Lo llamé. No contestó. Su asistente me dijo que estaba en una reunión importante en el hospital. ¿En el hospital? ¿Qué le había pasado?
Fui al hospital, mi corazón latiendo con fuerza. Al acercarme a la sala de espera, los vi. Marco y Berenice. Estaban abrazados. Berenice, sollozando en su pecho. Marco, consolándola, con una expresión de profunda angustia. El mundo se vino abajo.
Me acerqué, mi pecho ardiendo. ¿Qué estaba haciendo ella aquí con él? ¿Qué le había pasado?
"Señorita Arteaga," la voz de un médico me detuvo. "¿Vino a ver a su esposo?" Él no sabía que estábamos divorciados, o en proceso. "Su amiga, la señorita Puertas, acaba de recibir la noticia. Es... es prematuro, pero está embarazada."
El mundo se detuvo. Mi propia respiración. ¿Embarazada?
Mis piernas fallaron. Tropecé. Una enfermera me atrapó antes de que cayera al suelo. "Señorita, ¿está bien?"
En ese momento, Marco levantó la cabeza. Sus ojos se fijaron en mí. Una expresión de sorpresa, luego... ¿qué? ¿Culpa? ¿Confusión?
Berenice, con los ojos rojos, me vio. Su mirada se endureció.
"Magalí, ¿qué haces aquí?" Marco preguntó, su voz dura.
Mi mano se agarró a la ecografía que la doctora me había dado. La apreté contra mi pecho. "Yo... yo solo vine a ver... a pedir... No importa."
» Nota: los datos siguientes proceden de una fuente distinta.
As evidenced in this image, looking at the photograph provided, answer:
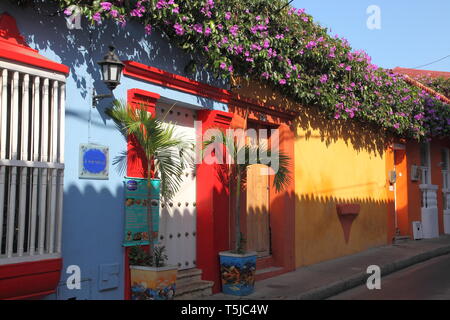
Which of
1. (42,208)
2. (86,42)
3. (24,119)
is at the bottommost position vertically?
(42,208)

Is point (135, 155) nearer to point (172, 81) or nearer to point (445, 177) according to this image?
point (172, 81)

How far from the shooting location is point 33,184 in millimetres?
5000

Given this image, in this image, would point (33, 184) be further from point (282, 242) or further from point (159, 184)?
point (282, 242)

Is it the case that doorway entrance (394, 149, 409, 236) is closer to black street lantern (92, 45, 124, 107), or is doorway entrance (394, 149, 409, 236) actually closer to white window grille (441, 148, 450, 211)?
white window grille (441, 148, 450, 211)

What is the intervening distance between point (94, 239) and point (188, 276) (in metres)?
1.84

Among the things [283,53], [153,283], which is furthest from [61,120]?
[283,53]

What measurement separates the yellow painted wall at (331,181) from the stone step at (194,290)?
2.63 m

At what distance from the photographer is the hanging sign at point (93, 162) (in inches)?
219

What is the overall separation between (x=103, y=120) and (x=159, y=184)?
112 centimetres

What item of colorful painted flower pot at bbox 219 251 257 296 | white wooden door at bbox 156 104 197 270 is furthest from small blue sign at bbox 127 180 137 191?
colorful painted flower pot at bbox 219 251 257 296

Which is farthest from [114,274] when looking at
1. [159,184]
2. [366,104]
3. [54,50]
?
[366,104]

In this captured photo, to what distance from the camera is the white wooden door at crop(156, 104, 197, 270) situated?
695cm

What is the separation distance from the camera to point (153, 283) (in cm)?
566

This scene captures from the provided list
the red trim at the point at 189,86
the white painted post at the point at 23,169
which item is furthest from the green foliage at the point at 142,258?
the red trim at the point at 189,86
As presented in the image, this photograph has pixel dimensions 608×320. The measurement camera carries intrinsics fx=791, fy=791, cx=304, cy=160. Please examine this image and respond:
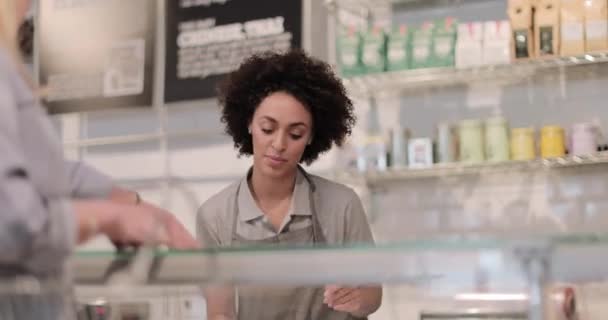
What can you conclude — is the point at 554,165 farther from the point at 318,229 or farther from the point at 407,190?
the point at 318,229

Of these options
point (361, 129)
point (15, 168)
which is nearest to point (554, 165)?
point (361, 129)

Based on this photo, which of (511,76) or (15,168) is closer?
(15,168)

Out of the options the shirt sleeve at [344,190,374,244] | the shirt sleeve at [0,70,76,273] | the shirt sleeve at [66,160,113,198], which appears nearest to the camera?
the shirt sleeve at [0,70,76,273]

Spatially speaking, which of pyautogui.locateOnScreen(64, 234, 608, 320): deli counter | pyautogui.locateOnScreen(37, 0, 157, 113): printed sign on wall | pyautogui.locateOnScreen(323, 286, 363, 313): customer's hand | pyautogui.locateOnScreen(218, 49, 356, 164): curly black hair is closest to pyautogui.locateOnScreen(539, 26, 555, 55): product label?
pyautogui.locateOnScreen(218, 49, 356, 164): curly black hair

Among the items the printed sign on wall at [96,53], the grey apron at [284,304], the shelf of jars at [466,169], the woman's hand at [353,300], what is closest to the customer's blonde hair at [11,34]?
the grey apron at [284,304]

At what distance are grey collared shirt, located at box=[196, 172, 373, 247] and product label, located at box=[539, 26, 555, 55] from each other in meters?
1.08

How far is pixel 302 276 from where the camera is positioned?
31.4 inches

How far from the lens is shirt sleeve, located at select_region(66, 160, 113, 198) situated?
890 millimetres

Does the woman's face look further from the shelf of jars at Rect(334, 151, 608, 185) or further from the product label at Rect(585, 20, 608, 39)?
the product label at Rect(585, 20, 608, 39)

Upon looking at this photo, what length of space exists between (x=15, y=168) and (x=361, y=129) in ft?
7.81

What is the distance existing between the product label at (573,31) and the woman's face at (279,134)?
112 centimetres

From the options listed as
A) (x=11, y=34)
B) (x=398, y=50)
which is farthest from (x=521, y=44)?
(x=11, y=34)

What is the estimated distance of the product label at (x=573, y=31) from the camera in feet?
8.32

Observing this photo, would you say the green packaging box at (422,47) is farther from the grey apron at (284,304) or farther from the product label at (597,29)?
the grey apron at (284,304)
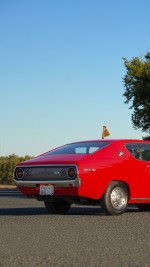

"Marco, ¿quién es esta mujer?" Berenice preguntó, su voz ahora aguda y llena de pánico, como si mi presencia pudiera arruinar su plan.
Marco frunció el ceño. "Es mi... mi exesposa, Berenice. Ya te lo había dicho."
"¿Exesposa?" Berenice se rió. "Ah, sí, la que firmó los papeles del 'proyecto benéfico'. ¿Sigues persiguiéndolo? ¿No entiendes que ya no hay lugar para ti?"
Mi visión se nubló. Me sentí mareada otra vez.
"Cariño," Berenice dijo, su voz de repente suave, "el doctor dice que necesito descansar. El bebé... nuestro bebé... es muy delicado." Se aferró al brazo de Marco, poniendo su mano sobre su vientre plano.
Marco me miró una última vez, una mezcla de exasperación y algo que no pude descifrar. Luego, se volvió hacia Berenice, sus ojos llenos de renovada preocupación. "Vamos, te llevaré a casa. El doctor tiene razón."
Mientras se alejaban, Berenice le susurró algo al oído a Marco, y él asintió, su mirada fija en ella. Los vi desaparecer por el pasillo.
No podía respirar. Mi propio bebé. El nuestro. Estaba en mi vientre. Y él... él creía que Berenice estaba embarazada. La escena se repetía. La misma historia, solo que esta vez, el premio era un hijo.
Me desmayé.
Cuando desperté, estaba en una camilla. La enfermera me miró con lástima. "Señorita Arteaga, tiene que cuidarse. Está embarazada. Y el estrés no es bueno para el bebé."
Recordé el correo de aceptación de la beca en España. Recordé mi plan de escape. Ahora, todo era diferente. Tenía un bebé. Su bebé.
Pero no sería el bebé de Marco y Berenice. Nunca.
Me levanté de la camilla, mi cabeza aún daba vueltas. No había lugar para mí aquí. Mi huida a España. Ya no era solo mía. Era nuestra. Tenía que irme. Tenía que proteger a mi hijo.